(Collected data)
*-*-*

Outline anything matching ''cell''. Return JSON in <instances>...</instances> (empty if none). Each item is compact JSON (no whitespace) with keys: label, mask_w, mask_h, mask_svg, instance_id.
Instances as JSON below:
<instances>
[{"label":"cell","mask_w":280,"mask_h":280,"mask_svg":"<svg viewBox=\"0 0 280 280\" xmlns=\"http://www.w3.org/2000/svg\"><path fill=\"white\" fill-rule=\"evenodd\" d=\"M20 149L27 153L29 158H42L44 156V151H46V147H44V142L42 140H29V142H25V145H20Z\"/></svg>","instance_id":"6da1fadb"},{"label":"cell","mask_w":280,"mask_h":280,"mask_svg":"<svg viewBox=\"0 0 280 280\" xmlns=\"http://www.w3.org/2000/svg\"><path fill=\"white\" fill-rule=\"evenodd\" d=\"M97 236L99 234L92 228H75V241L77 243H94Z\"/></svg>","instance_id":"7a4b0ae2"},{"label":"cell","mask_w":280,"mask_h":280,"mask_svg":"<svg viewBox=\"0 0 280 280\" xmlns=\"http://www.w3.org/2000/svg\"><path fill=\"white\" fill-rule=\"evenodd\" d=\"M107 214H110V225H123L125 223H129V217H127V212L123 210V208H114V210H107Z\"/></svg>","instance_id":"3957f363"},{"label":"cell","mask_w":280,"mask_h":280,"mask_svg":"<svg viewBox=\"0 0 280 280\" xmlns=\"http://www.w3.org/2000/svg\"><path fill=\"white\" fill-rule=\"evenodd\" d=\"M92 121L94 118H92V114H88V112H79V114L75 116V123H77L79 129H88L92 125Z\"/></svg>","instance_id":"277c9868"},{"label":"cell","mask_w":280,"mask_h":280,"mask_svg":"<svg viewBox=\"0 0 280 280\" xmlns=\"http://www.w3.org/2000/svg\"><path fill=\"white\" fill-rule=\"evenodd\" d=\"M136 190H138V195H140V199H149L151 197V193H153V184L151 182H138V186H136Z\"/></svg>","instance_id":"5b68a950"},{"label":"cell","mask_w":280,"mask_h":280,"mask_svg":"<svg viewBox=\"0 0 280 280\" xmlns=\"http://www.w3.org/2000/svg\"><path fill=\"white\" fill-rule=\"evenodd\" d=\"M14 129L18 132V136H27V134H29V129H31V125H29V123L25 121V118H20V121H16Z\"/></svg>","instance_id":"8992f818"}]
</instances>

*-*-*

Pick out every line in the items above that contains the string "JSON", and copy each one. Case counts.

Outline anything matching ''cell''. Return JSON in <instances>...</instances> (empty if none). Each item is compact JSON (no whitespace) with keys: label, mask_w, mask_h, mask_svg, instance_id.
Instances as JSON below:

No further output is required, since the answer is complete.